In all of the rows below, change "bare wood" to "dead wood" and leave everything else as it is.

Entries on spatial positioning
:::

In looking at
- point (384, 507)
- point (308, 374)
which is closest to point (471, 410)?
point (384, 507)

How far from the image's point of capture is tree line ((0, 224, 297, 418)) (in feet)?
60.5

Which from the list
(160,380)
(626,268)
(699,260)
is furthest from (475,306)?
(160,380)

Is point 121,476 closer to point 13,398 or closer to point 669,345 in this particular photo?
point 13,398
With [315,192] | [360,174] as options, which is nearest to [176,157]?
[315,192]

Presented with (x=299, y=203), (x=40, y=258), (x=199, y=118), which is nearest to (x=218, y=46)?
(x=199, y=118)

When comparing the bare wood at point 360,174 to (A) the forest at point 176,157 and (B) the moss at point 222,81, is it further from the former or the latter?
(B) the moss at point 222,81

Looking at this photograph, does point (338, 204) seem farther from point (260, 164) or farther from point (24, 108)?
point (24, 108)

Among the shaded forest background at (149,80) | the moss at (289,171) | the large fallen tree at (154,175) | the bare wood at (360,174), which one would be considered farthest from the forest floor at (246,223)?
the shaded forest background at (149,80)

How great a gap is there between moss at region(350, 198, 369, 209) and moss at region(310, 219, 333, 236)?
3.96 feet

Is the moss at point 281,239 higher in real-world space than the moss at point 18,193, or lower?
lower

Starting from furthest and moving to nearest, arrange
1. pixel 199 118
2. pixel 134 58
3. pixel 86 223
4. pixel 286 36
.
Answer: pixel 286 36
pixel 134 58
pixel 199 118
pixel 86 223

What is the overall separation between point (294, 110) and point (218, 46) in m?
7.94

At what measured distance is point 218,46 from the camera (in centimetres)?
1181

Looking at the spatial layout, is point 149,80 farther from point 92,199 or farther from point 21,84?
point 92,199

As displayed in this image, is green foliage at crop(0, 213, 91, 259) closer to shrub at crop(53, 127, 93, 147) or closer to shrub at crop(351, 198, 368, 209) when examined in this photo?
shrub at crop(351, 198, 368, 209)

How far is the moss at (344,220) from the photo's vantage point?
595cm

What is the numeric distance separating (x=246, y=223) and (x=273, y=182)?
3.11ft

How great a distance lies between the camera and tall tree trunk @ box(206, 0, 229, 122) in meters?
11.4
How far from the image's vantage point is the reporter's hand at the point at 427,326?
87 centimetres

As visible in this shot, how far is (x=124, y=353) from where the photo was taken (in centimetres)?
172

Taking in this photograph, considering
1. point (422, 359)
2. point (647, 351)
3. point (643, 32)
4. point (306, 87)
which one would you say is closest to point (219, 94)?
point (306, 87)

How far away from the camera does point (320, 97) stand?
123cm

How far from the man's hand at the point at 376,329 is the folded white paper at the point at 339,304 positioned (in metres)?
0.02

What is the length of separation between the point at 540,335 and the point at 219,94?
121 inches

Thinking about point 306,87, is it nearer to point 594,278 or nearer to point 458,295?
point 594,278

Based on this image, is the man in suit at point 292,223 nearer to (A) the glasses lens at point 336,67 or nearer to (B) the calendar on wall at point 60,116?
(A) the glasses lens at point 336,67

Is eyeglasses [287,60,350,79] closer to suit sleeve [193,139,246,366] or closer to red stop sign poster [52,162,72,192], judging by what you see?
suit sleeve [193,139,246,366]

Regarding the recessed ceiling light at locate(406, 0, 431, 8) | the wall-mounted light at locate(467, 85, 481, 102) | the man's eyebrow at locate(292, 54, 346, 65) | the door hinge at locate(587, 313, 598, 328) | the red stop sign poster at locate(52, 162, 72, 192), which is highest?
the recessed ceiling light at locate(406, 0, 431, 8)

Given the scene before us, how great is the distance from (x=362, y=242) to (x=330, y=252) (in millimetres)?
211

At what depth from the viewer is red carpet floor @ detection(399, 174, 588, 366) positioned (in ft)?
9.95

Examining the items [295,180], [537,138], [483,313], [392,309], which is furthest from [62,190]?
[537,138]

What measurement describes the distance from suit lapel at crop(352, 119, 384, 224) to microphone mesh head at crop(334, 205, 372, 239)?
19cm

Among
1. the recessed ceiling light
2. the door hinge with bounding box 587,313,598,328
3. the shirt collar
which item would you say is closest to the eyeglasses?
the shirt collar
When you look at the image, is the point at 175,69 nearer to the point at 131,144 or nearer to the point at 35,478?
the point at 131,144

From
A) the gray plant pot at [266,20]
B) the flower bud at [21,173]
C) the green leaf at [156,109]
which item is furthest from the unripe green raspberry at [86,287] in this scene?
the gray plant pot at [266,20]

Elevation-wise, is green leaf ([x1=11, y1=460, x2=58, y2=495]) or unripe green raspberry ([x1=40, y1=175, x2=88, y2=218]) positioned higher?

:::

Answer for the task:
In looking at
- point (384, 507)
- point (308, 374)
which is closest to point (471, 410)?
point (384, 507)

How far from the image's point of capture is tree line ((0, 224, 297, 418)) (in feet)?
60.5

Which from the list
(160,380)
(626,268)
(699,260)
is furthest from (475,306)?
(160,380)

Is point 121,476 closer to point 13,398 or closer to point 669,345 in this particular photo?
point 13,398
With [315,192] | [360,174] as options, which is nearest to [176,157]?
[315,192]

Presented with (x=299, y=203), (x=40, y=258), (x=199, y=118), which is nearest to (x=218, y=46)?
(x=199, y=118)

When comparing the dead wood at point 360,174 to (A) the forest at point 176,157 and (B) the moss at point 222,81, is it further from the former or the latter?
(B) the moss at point 222,81

Looking at this photograph, does point (338, 204) seem farther from point (260, 164) or farther from point (24, 108)?
point (24, 108)

Among the shaded forest background at (149,80) | the moss at (289,171) | the large fallen tree at (154,175) | the dead wood at (360,174), which one would be considered farthest from the forest floor at (246,223)?
the shaded forest background at (149,80)

How great a gap is there between moss at region(350, 198, 369, 209) and moss at region(310, 219, 333, 236)?
3.96 feet

Is the moss at point 281,239 higher in real-world space than the moss at point 18,193, or lower?
lower

Starting from furthest and moving to nearest, arrange
1. pixel 199 118
2. pixel 134 58
3. pixel 86 223
4. pixel 286 36
.
Answer: pixel 286 36
pixel 134 58
pixel 199 118
pixel 86 223

What is the overall separation between point (294, 110) and point (218, 46) in m?
7.94

At what measured distance is point 218,46 from the camera (in centimetres)?
1181

Looking at the spatial layout, is point 149,80 farther from point 92,199 or farther from point 21,84?
point 92,199

As displayed in this image, is green foliage at crop(0, 213, 91, 259) closer to shrub at crop(53, 127, 93, 147) or closer to shrub at crop(351, 198, 368, 209) when examined in this photo?
shrub at crop(351, 198, 368, 209)

How far is the moss at (344,220) from the photo's vantage point?
595cm

What is the numeric distance separating (x=246, y=223) and (x=273, y=182)?
3.11ft

How great a distance lies between the camera and tall tree trunk @ box(206, 0, 229, 122) in meters?
11.4
How far from the image's vantage point is the reporter's hand at the point at 427,326?
87 centimetres

As visible in this shot, how far is (x=124, y=353) from where the photo was taken (in centimetres)?
172

Taking in this photograph, considering
1. point (422, 359)
2. point (647, 351)
3. point (643, 32)
4. point (306, 87)
which one would you say is closest to point (219, 94)?
point (306, 87)

How far away from the camera does point (320, 97) stand?
123cm

How far from the man's hand at the point at 376,329 is the folded white paper at the point at 339,304 positioned (in metres)?
0.02

What is the length of separation between the point at 540,335 and the point at 219,94?
121 inches

Thinking about point 306,87, is it nearer to point 594,278 or nearer to point 458,295?
point 594,278

Based on this image, is the man in suit at point 292,223 nearer to (A) the glasses lens at point 336,67 or nearer to (B) the calendar on wall at point 60,116?
(A) the glasses lens at point 336,67

Is eyeglasses [287,60,350,79] closer to suit sleeve [193,139,246,366] or closer to red stop sign poster [52,162,72,192], judging by what you see?
suit sleeve [193,139,246,366]

Regarding the recessed ceiling light at locate(406, 0, 431, 8) | the wall-mounted light at locate(467, 85, 481, 102) | the man's eyebrow at locate(292, 54, 346, 65) | the door hinge at locate(587, 313, 598, 328) | the red stop sign poster at locate(52, 162, 72, 192), which is highest?
the recessed ceiling light at locate(406, 0, 431, 8)

Given the scene before us, how great is the distance from (x=362, y=242) to (x=330, y=252) (in millimetres)?
211

At what depth from the viewer is red carpet floor @ detection(399, 174, 588, 366) positioned (in ft)?
9.95

Examining the items [295,180], [537,138], [483,313], [392,309], which is furthest from [62,190]?
[537,138]

What measurement describes the distance from suit lapel at crop(352, 119, 384, 224) to microphone mesh head at crop(334, 205, 372, 239)?
19cm

Among
1. the recessed ceiling light
2. the door hinge with bounding box 587,313,598,328
3. the shirt collar
which item would you say is closest to the eyeglasses?
the shirt collar
When you look at the image, is the point at 175,69 nearer to the point at 131,144 or nearer to the point at 35,478?
the point at 131,144

From
A) the gray plant pot at [266,20]
B) the flower bud at [21,173]
C) the green leaf at [156,109]
which item is furthest from the unripe green raspberry at [86,287] in this scene?
the gray plant pot at [266,20]

Elevation-wise, is green leaf ([x1=11, y1=460, x2=58, y2=495]) or unripe green raspberry ([x1=40, y1=175, x2=88, y2=218]) positioned higher?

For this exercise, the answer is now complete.